GIVEN PROBLEM:
Edit the items below by replacing every "dog head" with "puppy head" and leaving everything else unchanged. Leave the pictures out of your answer.

Rows of spatial question data:
— BEGIN —
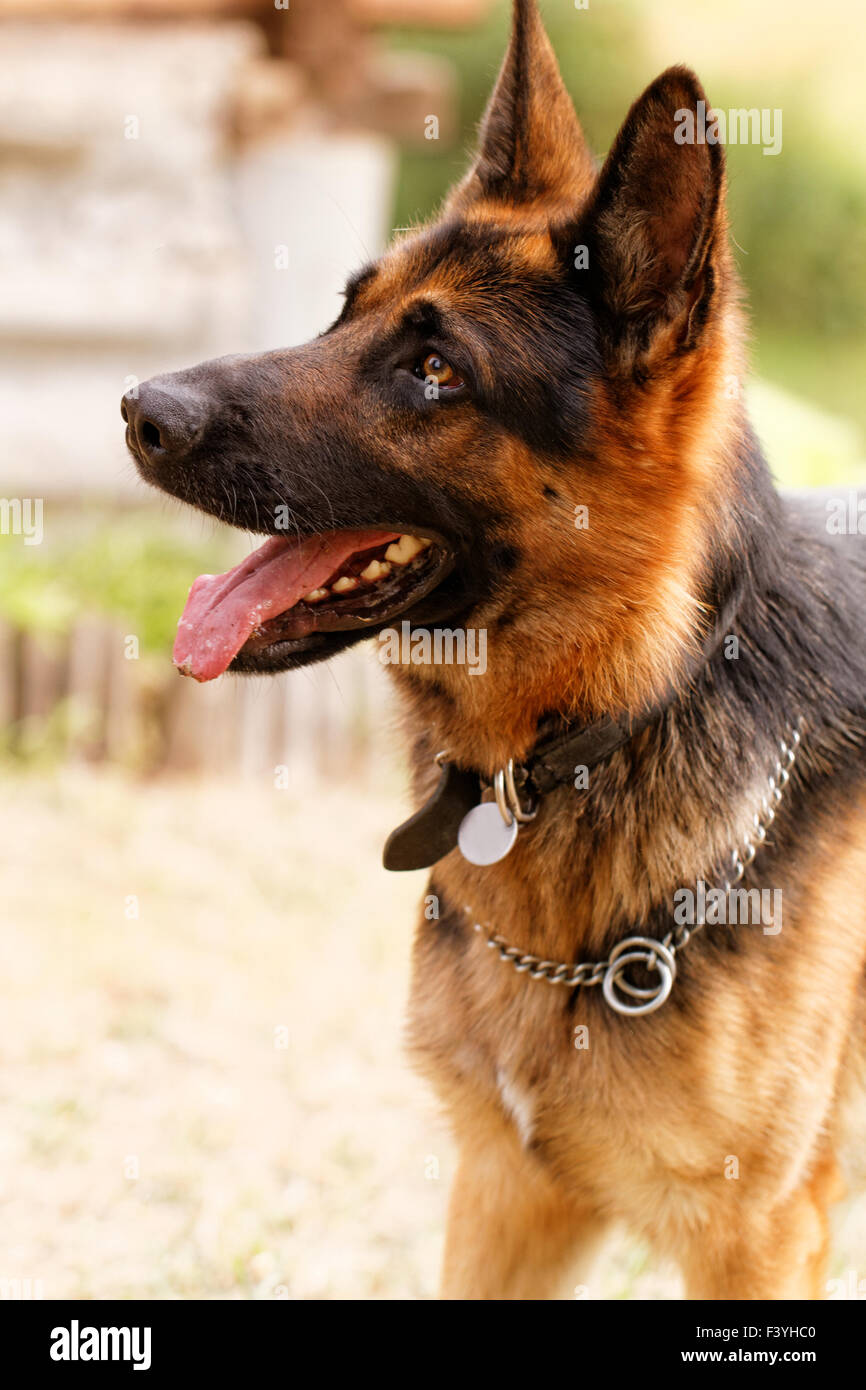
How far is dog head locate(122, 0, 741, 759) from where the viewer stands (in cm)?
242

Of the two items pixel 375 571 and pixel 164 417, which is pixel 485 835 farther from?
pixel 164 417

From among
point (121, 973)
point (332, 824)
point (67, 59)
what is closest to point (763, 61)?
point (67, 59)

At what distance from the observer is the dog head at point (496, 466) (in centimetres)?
— END —
WRITTEN SOLUTION:
How far is puppy head locate(122, 0, 741, 759) from where the viewer stands (in cm)?
242

Of the two items pixel 375 571 and pixel 164 417, which is pixel 485 835 farther from?
pixel 164 417

From among
point (121, 973)
point (332, 824)
point (67, 59)
what is closest to point (763, 61)?
point (67, 59)

At what distance from the observer is the puppy head at point (496, 466) (in centimetres)?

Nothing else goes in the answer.